• _Exercise_
Copy, word for word, the lines below from the one containing "Mercadona inaugura en" up to and including the one containing "Gallery Cover Image", with pictures left out.

Data to examine Block Start

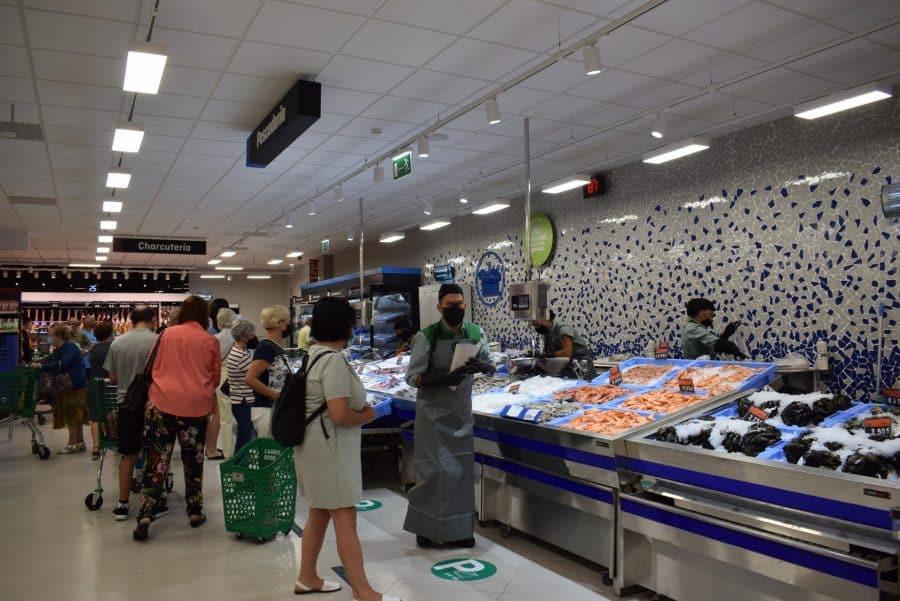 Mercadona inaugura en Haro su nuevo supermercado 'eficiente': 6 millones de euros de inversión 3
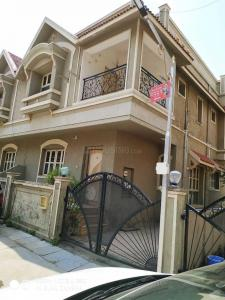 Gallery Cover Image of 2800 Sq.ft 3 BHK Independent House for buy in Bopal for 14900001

Data to examine Block End
Data to examine Block Start

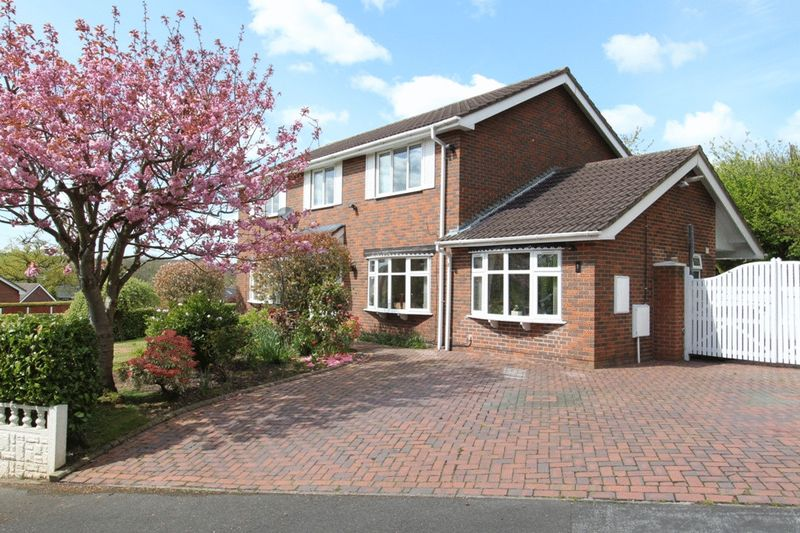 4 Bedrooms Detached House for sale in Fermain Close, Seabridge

Data to examine Block End
Data to examine Block Start

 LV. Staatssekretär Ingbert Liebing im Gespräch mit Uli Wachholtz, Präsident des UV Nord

Data to examine Block End

• _Exercise response_
 Mercadona inaugura en Haro su nuevo supermercado 'eficiente': 6 millones de euros de inversión 3
 Gallery Cover Image of 2800 Sq.ft 3 BHK Independent House for buy in Bopal for 14900001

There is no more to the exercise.